Just prior to the arrival of KiwiSaver and PIE, total retail funds under management (FUM) in New Zealand languished under $20 billion and falling. According to a Morningstar NZ market share report, as at December last year of the roughly $53 billion retail it measured, over $50 billion was invested via PIEs, split between KiwiSaver ($24.8 billion) and non-KiwiSaver ($28.5 billion) products.
(A recent Plan for Life survey, put the March 31, 2015 NZ retail FUM at $62.6 billion with KiwiSaver accounting for $28.5 billion of the total.)
According to the 2014 Financial Markets Authority (FMA) annual KiwiSaver report, the government raked in about $150 million in PIE tax on FUM of about $21.4 billion.
KiwiSaver subsidies were forecast to cost the government $882 million in the 12 months to June 30, the Treasury 11-month financial statements show.
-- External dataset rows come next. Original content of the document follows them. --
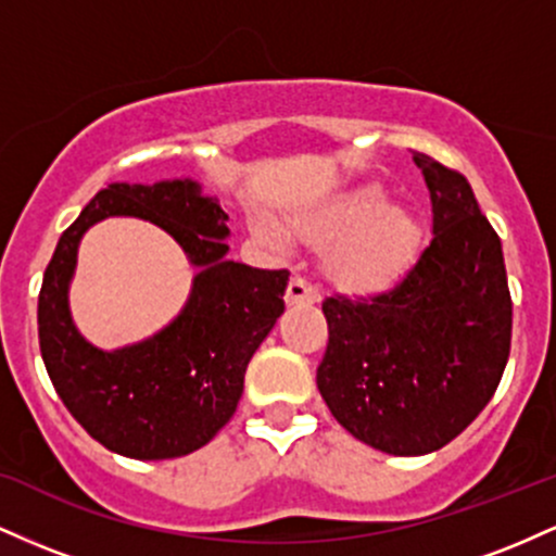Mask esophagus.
<instances>
[{
	"label": "esophagus",
	"mask_w": 556,
	"mask_h": 556,
	"mask_svg": "<svg viewBox=\"0 0 556 556\" xmlns=\"http://www.w3.org/2000/svg\"><path fill=\"white\" fill-rule=\"evenodd\" d=\"M318 300V287L305 279L303 274H295L287 285V303L290 305H305V303H316Z\"/></svg>",
	"instance_id": "esophagus-1"
}]
</instances>
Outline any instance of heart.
Masks as SVG:
<instances>
[{
	"label": "heart",
	"mask_w": 556,
	"mask_h": 556,
	"mask_svg": "<svg viewBox=\"0 0 556 556\" xmlns=\"http://www.w3.org/2000/svg\"><path fill=\"white\" fill-rule=\"evenodd\" d=\"M300 232L314 238H336L329 251L331 269L353 285H381L407 266L418 245L413 216L389 206V198L376 185L337 198L321 212L300 219ZM258 235L282 242V229L261 219Z\"/></svg>",
	"instance_id": "obj_1"
}]
</instances>
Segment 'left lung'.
Returning a JSON list of instances; mask_svg holds the SVG:
<instances>
[{
  "label": "left lung",
  "instance_id": "left-lung-1",
  "mask_svg": "<svg viewBox=\"0 0 556 556\" xmlns=\"http://www.w3.org/2000/svg\"><path fill=\"white\" fill-rule=\"evenodd\" d=\"M431 195L433 238L394 285L331 292L316 384L361 442L429 455L473 424L500 387L513 342L502 242L463 172L413 151Z\"/></svg>",
  "mask_w": 556,
  "mask_h": 556
}]
</instances>
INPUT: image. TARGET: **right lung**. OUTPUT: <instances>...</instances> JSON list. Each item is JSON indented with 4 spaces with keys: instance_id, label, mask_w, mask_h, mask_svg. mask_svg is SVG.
<instances>
[{
    "instance_id": "add662e5",
    "label": "right lung",
    "mask_w": 556,
    "mask_h": 556,
    "mask_svg": "<svg viewBox=\"0 0 556 556\" xmlns=\"http://www.w3.org/2000/svg\"><path fill=\"white\" fill-rule=\"evenodd\" d=\"M104 215L162 226L202 269L184 314L132 349L104 354L74 331L66 282L81 232ZM227 214L195 182H112L62 232L38 292V344L49 379L99 444L136 460L201 450L235 416L248 361L285 311L287 269L227 261Z\"/></svg>"
}]
</instances>
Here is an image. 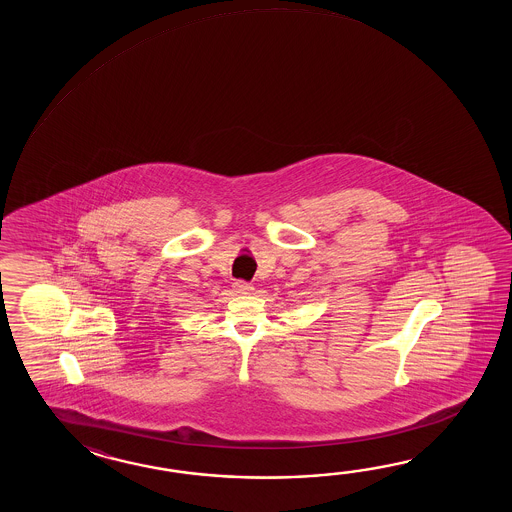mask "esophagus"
Returning a JSON list of instances; mask_svg holds the SVG:
<instances>
[{"label": "esophagus", "mask_w": 512, "mask_h": 512, "mask_svg": "<svg viewBox=\"0 0 512 512\" xmlns=\"http://www.w3.org/2000/svg\"><path fill=\"white\" fill-rule=\"evenodd\" d=\"M252 289H254V287H252L251 283H247V282L234 283V291H236V293H238V294H249V293H251Z\"/></svg>", "instance_id": "esophagus-1"}]
</instances>
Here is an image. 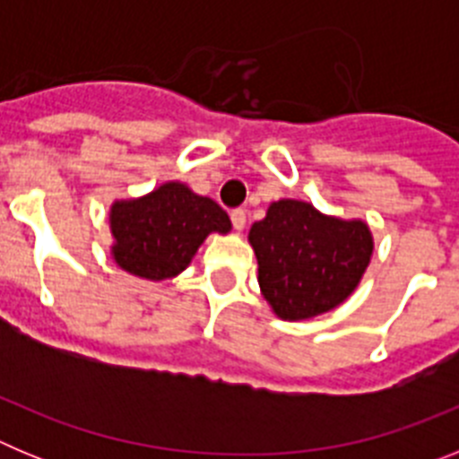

In total, Treasury reported an operating balance surplus of $4.6 billion over the period in question, which was “$4.5 billion stronger than forecast”.
As well as the higher-than-predicted tax revenue, the government accounts recorded “net gains on financial instruments” of almost $6.3 billion or “$558 million higher than forecast”.
“Net losses on non-financial instruments were $3.0 billion lower than forecast, mainly due to lower than forecast actuarial losses on the ACC claims liability, mostly reflecting the impact of higher interest rates on discount rates and changes in inflation assumptions,” the Treasury document says.